Re: Testing Page Size with HTML 4/CSS
by ViceRaid (Chaplain) on Jun 08, 2004 at 13:21 UTC

    Everything is possible. Never give up. That said, this isn't that easy: you might well think that the following is just too convoluted to bother with, and that using some external agent (such as Internet Explorer driven by Perl) to do the task might be easier. Anyway, if you're doing it without external aid, there's two distinct steps to the task:

    1. Parse all the CSS that pertains to the page, following <link>ed stylesheets, @import rules etc, as you've described, to find all the rules that refer to a background property
    2. Find which of these rules have a selector which addresses a part of the HTML document to which the CSS is being applied

    For step one, as already suggested, you might use the CSS package. This allows you to gather up lots of bits of CSS into a single ruleset, by repeatedly using the read_string method. Then, you can look at the aggregrate ruleset to find which rules have either background-image or background rules (the latter shorthand notation can include background-image specifications.)

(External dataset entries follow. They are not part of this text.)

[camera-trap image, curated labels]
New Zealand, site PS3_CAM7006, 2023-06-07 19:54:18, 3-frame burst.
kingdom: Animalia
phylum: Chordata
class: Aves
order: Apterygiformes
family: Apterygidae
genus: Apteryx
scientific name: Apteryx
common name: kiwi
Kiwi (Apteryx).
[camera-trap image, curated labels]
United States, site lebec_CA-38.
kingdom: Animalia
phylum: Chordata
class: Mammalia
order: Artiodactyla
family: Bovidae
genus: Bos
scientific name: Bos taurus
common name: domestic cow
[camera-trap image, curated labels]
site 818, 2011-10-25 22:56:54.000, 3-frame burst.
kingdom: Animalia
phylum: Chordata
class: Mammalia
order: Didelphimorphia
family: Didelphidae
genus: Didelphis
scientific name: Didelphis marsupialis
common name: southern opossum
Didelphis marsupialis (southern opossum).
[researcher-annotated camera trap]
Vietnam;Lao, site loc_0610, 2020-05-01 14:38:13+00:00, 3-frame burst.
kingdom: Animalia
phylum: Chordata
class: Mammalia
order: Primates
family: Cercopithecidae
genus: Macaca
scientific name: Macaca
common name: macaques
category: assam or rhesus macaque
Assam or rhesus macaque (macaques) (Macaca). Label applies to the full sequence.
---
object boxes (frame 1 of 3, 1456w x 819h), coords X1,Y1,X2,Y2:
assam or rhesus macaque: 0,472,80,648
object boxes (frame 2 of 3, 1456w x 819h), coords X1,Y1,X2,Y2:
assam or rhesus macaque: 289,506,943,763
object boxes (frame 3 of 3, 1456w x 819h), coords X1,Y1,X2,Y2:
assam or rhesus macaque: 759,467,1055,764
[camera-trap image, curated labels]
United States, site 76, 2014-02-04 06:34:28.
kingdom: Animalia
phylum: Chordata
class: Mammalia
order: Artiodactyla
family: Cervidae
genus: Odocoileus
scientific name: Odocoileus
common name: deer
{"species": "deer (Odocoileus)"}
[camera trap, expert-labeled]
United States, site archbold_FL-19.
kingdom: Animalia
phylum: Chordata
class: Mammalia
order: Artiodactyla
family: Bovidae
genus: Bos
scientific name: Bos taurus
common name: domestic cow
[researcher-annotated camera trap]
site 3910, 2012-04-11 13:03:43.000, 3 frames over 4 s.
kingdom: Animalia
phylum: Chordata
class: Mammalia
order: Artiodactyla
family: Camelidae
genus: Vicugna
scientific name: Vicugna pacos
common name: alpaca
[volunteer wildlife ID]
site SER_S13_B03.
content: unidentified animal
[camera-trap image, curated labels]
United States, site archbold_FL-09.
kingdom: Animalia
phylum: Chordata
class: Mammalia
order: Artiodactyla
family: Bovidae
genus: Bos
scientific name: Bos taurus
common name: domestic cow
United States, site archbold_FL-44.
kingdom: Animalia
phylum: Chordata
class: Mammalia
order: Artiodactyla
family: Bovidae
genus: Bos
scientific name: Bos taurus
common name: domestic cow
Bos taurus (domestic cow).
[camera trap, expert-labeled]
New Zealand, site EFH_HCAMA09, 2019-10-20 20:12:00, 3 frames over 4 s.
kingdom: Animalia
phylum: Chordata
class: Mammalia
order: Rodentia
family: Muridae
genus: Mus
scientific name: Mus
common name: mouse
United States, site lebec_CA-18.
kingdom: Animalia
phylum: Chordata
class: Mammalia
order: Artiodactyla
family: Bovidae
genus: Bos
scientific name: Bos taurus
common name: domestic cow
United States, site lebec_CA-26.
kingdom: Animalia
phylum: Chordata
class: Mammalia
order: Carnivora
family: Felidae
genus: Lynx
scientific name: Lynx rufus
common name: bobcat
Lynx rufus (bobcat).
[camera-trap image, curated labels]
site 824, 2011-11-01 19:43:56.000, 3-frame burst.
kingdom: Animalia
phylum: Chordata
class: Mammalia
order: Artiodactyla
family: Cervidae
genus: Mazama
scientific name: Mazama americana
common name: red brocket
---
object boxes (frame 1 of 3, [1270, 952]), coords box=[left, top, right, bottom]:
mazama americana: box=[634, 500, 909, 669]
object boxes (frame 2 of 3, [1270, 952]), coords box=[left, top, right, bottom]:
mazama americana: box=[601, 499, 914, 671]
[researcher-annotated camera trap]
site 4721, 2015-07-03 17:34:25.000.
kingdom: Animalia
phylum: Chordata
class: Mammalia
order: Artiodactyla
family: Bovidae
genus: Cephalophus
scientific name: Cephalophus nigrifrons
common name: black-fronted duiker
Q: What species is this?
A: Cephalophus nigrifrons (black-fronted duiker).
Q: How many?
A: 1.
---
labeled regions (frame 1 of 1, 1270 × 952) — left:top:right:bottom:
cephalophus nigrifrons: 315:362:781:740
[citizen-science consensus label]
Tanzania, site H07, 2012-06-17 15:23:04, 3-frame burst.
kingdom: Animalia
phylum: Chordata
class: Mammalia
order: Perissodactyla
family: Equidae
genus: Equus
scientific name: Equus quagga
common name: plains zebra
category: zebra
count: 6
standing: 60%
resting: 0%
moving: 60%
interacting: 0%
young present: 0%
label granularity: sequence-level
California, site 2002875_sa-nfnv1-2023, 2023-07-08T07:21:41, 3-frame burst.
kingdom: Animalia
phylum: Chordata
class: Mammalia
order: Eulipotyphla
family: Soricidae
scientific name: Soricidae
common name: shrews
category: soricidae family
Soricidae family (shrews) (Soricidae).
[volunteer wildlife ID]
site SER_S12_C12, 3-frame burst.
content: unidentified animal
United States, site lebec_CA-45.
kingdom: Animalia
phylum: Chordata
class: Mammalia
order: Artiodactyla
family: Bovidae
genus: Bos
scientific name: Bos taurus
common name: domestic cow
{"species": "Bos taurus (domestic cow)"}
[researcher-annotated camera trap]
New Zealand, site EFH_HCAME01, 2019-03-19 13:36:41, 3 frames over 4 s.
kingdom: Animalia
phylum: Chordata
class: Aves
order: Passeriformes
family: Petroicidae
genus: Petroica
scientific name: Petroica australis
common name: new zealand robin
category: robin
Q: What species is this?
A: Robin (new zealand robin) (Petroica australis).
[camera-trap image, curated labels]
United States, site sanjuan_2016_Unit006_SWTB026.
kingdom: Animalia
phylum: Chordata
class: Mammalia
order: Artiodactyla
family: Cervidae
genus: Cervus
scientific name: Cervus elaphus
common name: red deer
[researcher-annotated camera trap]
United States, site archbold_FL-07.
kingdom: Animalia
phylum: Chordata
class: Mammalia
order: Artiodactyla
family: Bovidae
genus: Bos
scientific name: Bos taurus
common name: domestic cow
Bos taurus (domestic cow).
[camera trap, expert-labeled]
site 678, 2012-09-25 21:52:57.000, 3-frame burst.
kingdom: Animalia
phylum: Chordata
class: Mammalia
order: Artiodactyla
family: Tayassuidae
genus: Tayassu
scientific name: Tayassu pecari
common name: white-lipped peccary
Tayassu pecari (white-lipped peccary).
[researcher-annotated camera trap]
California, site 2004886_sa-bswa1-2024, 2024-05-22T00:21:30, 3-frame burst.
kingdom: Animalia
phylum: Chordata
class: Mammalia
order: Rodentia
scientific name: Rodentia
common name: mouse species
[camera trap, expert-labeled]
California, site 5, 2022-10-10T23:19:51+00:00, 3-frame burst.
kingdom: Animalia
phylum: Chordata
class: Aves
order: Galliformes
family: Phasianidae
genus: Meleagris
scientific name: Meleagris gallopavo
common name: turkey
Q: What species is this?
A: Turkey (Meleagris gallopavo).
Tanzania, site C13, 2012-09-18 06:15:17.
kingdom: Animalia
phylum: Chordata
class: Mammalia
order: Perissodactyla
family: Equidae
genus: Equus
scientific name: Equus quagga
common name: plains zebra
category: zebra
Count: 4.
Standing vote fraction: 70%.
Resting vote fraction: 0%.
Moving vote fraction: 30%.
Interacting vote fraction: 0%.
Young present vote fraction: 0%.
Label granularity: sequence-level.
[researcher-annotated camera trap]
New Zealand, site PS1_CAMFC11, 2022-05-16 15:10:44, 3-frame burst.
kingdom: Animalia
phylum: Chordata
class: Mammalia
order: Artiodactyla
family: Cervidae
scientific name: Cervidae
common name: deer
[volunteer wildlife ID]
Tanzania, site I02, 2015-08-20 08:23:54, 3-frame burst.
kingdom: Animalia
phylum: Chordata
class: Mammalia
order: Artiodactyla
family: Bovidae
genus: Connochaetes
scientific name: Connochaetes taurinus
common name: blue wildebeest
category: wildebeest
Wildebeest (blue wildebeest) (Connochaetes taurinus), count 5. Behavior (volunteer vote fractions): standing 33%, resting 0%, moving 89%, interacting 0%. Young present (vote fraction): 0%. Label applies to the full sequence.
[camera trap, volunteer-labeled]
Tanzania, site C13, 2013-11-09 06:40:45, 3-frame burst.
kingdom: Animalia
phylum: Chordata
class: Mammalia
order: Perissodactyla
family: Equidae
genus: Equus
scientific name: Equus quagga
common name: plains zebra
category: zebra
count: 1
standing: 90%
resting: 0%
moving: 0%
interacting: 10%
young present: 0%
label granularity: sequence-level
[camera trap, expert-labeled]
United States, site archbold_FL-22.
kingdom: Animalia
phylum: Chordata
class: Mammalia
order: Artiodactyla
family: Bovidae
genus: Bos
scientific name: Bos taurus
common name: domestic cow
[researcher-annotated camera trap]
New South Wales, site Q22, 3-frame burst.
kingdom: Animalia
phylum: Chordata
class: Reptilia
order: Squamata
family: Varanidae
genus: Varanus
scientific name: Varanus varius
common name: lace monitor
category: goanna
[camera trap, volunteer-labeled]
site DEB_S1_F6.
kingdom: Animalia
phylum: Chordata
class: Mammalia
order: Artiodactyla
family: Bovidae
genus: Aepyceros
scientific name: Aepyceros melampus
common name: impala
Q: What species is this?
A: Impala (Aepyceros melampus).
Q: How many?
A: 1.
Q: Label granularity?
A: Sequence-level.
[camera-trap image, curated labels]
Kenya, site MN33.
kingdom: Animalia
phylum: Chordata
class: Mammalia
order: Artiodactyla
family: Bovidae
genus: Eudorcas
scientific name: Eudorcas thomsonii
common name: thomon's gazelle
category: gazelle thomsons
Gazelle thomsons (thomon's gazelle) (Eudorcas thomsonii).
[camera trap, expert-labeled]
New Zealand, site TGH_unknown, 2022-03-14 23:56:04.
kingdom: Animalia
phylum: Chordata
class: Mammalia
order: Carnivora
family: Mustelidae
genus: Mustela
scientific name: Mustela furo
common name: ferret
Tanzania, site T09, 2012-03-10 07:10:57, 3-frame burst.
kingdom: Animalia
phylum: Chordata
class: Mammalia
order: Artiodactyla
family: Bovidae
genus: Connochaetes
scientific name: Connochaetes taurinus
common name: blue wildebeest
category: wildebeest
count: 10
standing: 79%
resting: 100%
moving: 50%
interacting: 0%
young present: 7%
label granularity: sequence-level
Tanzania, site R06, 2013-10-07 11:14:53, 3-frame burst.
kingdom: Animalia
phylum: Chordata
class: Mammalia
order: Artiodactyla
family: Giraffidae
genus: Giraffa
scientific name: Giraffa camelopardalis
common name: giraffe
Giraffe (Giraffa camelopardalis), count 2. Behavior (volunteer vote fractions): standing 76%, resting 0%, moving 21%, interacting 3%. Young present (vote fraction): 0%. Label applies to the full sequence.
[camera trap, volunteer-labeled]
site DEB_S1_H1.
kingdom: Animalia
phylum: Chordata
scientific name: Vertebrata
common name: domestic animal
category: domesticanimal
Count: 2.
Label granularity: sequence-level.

    use CSS; my $css = CSS->new(); $css->read_string('div#foo p.bar { background-image : url(/foo/bar.gif +) }'); # $css->read_string('table { border: 1px solid #FF0000 }'); # etc... my %bg_selectors; # for some reason, CSS doesn't supply accessor methods... foreach my $rule ( @{ $css->{'styles'} } ) { foreach my $prop ( @{ $rule->{'properties'} } ) { if ( $prop->{'property'} =~ /^background(?:-image)?$/ ) { foreach my $selector ( @{ $rule->{'selectors'} } ) { $bg_selectors{$selector->{'name'}} = $prop->{'simple_value'}; } } } }

    You should then have a hash keyed on CSS selectors whose values are the relevant background property value. For step 2, you need to find out whether the HTML document contains elements to which the rule should be applied. One way to do this would be to parse the document into a tree, then use XPath generated from the selectors to test the document.

    I'm working with XML::XPath, which means that you'll need your source document to be valid XHTML. If it's not, there's a few ways to get there, such as using the htmltidy utility with the appropriate options to convert the document, or possibly using the experimental XML methods on a parse tree generated by HTML::TreeBuilder.

    To test the document for the existence of the elements, you'll need to convert the CSS rules into XPath expressions. Here's a very limited example, which only deals with CSS tag, containment, classes and id selectors. It's also not much tested:

    sub selector_to_xpath { my $selector = shift; my $xpath = ''; foreach my $token ( split(/\s/, $selector) ) { if ( $token =~ /(\w+)? (?: \#(\w+) | \.(\w+) )?/x ) { $xpath .= '//'; my ( $tag, $id, $class ) = ( $1, $2, $3 ); if ( $tag ) { $xpath .= $tag; } if ( $id ) { $xpath .= "*" unless $tag; $xpath .= "[\@id='$id']"; } if ( $class ) { $xpath .= "*" unless $tag; $xpath .= "[\@class='$class']"; } } } return $xpath; }

    Now, rolling this all together....

    Obviously, there's still a bit of work to be done to retrieve the image urls from the CSS properties, and also LOTS of work to implement as much of the CSS selector spec as you need, but hopefully it might get you started. Or dissuade you from the whole idea ;)

    Cheers
    ViceRaid

      Then, you can look at the aggregrate ruleset to find which rules have either background-image or background rules (the latter shorthand notation can include background-image specifications.)

      If you want to catch everything you'd also have to keep an eye on generated content (before and after could cause the download other URLs) and list-style-image.

      Also, depending on what numbers you're interested in, you might want to consider:

      • The weight of the HTTP headers sent. This can easily end up being several Kb.
      • Browsers/servers that support compressed content, which obviously affects the amount of data that flows over the wire.

      Rather than emulating the browser you might want to consider automating one. Write a Perl W3 proxy that keeps track of the size of content that flows over it and point MSIE to it. Drive MSIE with Perl and then look at what the proxy fetched. Just a thought.